GÜNLÜKTEN…

Author: nturedi
Bazı zamanlar vardır, bir kısır döngü gibi tekrarlanır bazı olaylar. Kimi sizden kaynaklıdır, kimi çevrenizden. Hatalarınız vardır bildiğiniz,ama anlatamadığınız. Özlemleriniz vardır,bastırdığınız, söyleyemediğiniz. Beklersiniz boş, boş, anlatamadıklarınızın anlaşılacağını düşünerek. Saçmadır bu bekleyiş. İtiraf etmeseniz de. Hoş etseniz de bir şey değişmez. Kalıplar vardır belli çerçevelerde giden. Rutin olaylar. Siz rutini sevmeyen bir yürek taşıyorsanız, birde sabırsızsanız…İmkansızları zorlamaktasınızdır. Baskın ruhunuzu dizginlemeniz gerekmektedir.Olası riskler, sizi tümden yok etmektedir zira.Ya yok olmayı göze alacaksınız,yada tümden yok olarak sizden bekleneni yapacaksınız. Sanırım ikinci seçenek,tercih etmek zorunda bırakılacağınız izlenimi vermektedir bazı olaylarda.Gözlemleriniz ve iç sesiniz sizi yönetecektir, emin olun…hayat böyle garip bir şey işte. Ummadığınız anda, başınıza geliveren şoklar,sizi kılıktan kılığa sokabilir, ruhunuzu yani…Beyninize iz bırakmıştır çoktan, okuduğunuz bir cümle yada gördüğünüz bir kare…

NESRİN TÜREDİ…GÜNLÜKTEN…24 NİSAN 2013 02.24

GÜNLÜKTEN…

Author: nturedi
Tren garında,yahut tramvay, metro duraklarında beklerken, dalıp gittiniz mi hiç…
Bugün Metro istasyonunda beklerken, insanların kalabalığına takılıp gittim uzun düşlere. Eski filmler geçti gözümün önünden,tren garlarındaki uğurlama yada,kavuşma sahneleri.Sonra gözüm takıldı havalimanına gitmek için bekleyenlere, bavulları ile.
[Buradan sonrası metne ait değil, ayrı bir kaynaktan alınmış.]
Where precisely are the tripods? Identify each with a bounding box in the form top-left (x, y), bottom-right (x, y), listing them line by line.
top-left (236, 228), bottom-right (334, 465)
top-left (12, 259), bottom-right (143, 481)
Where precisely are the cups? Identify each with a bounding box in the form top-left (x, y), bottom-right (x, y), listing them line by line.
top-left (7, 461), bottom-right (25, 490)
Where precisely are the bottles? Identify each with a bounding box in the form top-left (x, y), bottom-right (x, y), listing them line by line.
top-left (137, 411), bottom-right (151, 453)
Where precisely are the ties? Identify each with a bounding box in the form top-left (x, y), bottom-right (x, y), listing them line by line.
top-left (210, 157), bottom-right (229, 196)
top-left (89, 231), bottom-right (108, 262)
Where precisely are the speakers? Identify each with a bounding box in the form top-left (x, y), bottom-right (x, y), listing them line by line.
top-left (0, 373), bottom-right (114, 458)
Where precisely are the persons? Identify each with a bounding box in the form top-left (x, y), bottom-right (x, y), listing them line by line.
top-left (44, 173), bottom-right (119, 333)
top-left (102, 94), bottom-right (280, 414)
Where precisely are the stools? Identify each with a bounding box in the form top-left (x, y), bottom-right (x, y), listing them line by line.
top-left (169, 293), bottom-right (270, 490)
Düşündüm, kimbilir belki sevdiklerinin yanına gidiyorlardı, belkide hiç mutlu olamayacakları bir yere, mecburen gidiyorlardı. Kimbilir belki bir hastaydı yollarını bekleyen, yada yeni bir umuda yelken açıyorlardı. Her neyse sebepleri, kimi bir duvar gibi sessiz, kimi dalgın, kimi yorgun, kimi heyecanlı bakışlardaydı. Birden içim burkuldu. Beklediklerimi düşündüm. Hayallerle yoğrulan düşlerde, belki hiç olmayacak şeyleri beklemenin saflığıydı metronun yaklaşan sesiyle bozulan…Oturduğum yerden kalkıp, kendime çeki düzen verdim.Aslında düzeltmem gerekenler, kafamın içindeydi ama,onları düzeltmek sanırım elimde de değildi. bir yabancı gibi, düşüncelerime sırtımı dönüp giderken, ağırlığının beni ezdiğinin farkındaydım. metronun kapanan kapısı ve hareketiyle, her şey o istasyonda kaldı. kaçmak gibi bir şeydi bu, kendi gerçeğinden…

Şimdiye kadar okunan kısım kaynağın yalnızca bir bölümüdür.